Source lines:
==============================

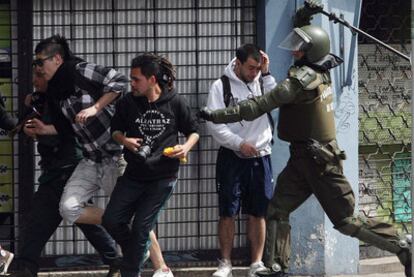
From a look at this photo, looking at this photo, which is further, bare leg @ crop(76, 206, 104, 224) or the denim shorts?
the denim shorts

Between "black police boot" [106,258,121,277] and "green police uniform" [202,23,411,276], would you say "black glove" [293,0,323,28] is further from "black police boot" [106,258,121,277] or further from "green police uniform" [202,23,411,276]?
"black police boot" [106,258,121,277]

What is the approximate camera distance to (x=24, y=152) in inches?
362

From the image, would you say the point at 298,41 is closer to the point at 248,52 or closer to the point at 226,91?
the point at 248,52

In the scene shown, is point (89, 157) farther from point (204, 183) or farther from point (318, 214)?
point (318, 214)

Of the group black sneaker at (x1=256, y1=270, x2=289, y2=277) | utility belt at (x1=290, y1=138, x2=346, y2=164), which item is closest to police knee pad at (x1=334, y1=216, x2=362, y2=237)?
utility belt at (x1=290, y1=138, x2=346, y2=164)

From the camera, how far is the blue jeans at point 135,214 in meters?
8.04

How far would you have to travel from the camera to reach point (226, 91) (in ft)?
29.0

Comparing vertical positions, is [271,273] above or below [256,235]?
below

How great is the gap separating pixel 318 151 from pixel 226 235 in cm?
130

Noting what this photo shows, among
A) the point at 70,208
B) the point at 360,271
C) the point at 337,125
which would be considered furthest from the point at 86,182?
the point at 360,271

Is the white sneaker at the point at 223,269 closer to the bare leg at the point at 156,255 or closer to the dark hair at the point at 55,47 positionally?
the bare leg at the point at 156,255

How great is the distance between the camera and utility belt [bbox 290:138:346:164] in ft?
26.6

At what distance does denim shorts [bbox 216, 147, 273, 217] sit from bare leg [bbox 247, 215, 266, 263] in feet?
0.21

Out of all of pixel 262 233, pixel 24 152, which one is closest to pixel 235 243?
pixel 262 233
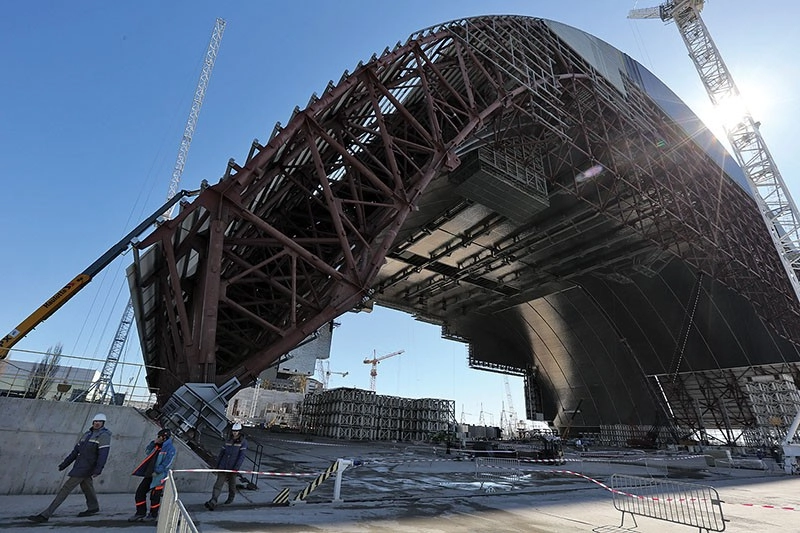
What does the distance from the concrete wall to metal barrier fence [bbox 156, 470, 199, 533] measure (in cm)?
434

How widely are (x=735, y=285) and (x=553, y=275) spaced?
Answer: 12.4m

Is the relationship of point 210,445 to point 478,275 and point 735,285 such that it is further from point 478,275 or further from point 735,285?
point 735,285

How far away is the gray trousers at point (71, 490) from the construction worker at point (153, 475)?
2.20ft

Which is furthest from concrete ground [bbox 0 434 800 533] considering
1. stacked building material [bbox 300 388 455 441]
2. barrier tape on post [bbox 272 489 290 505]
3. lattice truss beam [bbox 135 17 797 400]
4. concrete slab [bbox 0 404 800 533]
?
stacked building material [bbox 300 388 455 441]

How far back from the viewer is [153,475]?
6.26 metres

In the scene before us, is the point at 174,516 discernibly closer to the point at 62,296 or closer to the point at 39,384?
the point at 39,384

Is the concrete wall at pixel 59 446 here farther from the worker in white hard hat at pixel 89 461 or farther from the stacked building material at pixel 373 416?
the stacked building material at pixel 373 416

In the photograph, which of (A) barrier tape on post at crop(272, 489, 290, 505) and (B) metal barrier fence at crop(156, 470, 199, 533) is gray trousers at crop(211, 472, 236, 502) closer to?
(A) barrier tape on post at crop(272, 489, 290, 505)

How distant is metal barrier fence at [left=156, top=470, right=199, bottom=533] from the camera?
267 centimetres

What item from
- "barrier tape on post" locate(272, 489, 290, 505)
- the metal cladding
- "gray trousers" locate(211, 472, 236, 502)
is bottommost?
"barrier tape on post" locate(272, 489, 290, 505)

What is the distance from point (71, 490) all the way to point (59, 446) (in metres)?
2.10

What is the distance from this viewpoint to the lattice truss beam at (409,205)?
41.1 feet

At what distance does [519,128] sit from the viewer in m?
21.2

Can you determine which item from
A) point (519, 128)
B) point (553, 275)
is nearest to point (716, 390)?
point (553, 275)
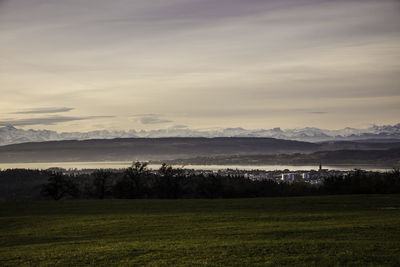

==============================

§ **AIM OF THE EXERCISE**:
Copy out word for word the lines from the one containing "In the scene before" through the last line above, leaving the pictures out of your answer.

§ **RESPONSE**:
In the scene before us, is the point at 174,516 discernibly closer to the point at 62,296 or closer to the point at 39,384?
the point at 39,384

Is the concrete wall at pixel 59 446 here farther from the worker in white hard hat at pixel 89 461 or farther from the stacked building material at pixel 373 416?
the stacked building material at pixel 373 416

In the photograph, which of (A) barrier tape on post at crop(272, 489, 290, 505) and (B) metal barrier fence at crop(156, 470, 199, 533) is gray trousers at crop(211, 472, 236, 502) closer to?
(A) barrier tape on post at crop(272, 489, 290, 505)

How distant is metal barrier fence at [left=156, top=470, right=199, bottom=533] from the camera?
267 centimetres

What item from
- "barrier tape on post" locate(272, 489, 290, 505)
- the metal cladding
- "gray trousers" locate(211, 472, 236, 502)
is bottommost?
"barrier tape on post" locate(272, 489, 290, 505)

What is the distance from point (71, 490) all the way to point (59, 446) (in metres)?
2.10

What is the distance from this viewpoint to the lattice truss beam at (409,205)?
41.1 feet

At what distance does [519,128] sit from the viewer in m?
21.2

Can you determine which item from
A) point (519, 128)
B) point (553, 275)
is nearest to point (716, 390)?
point (553, 275)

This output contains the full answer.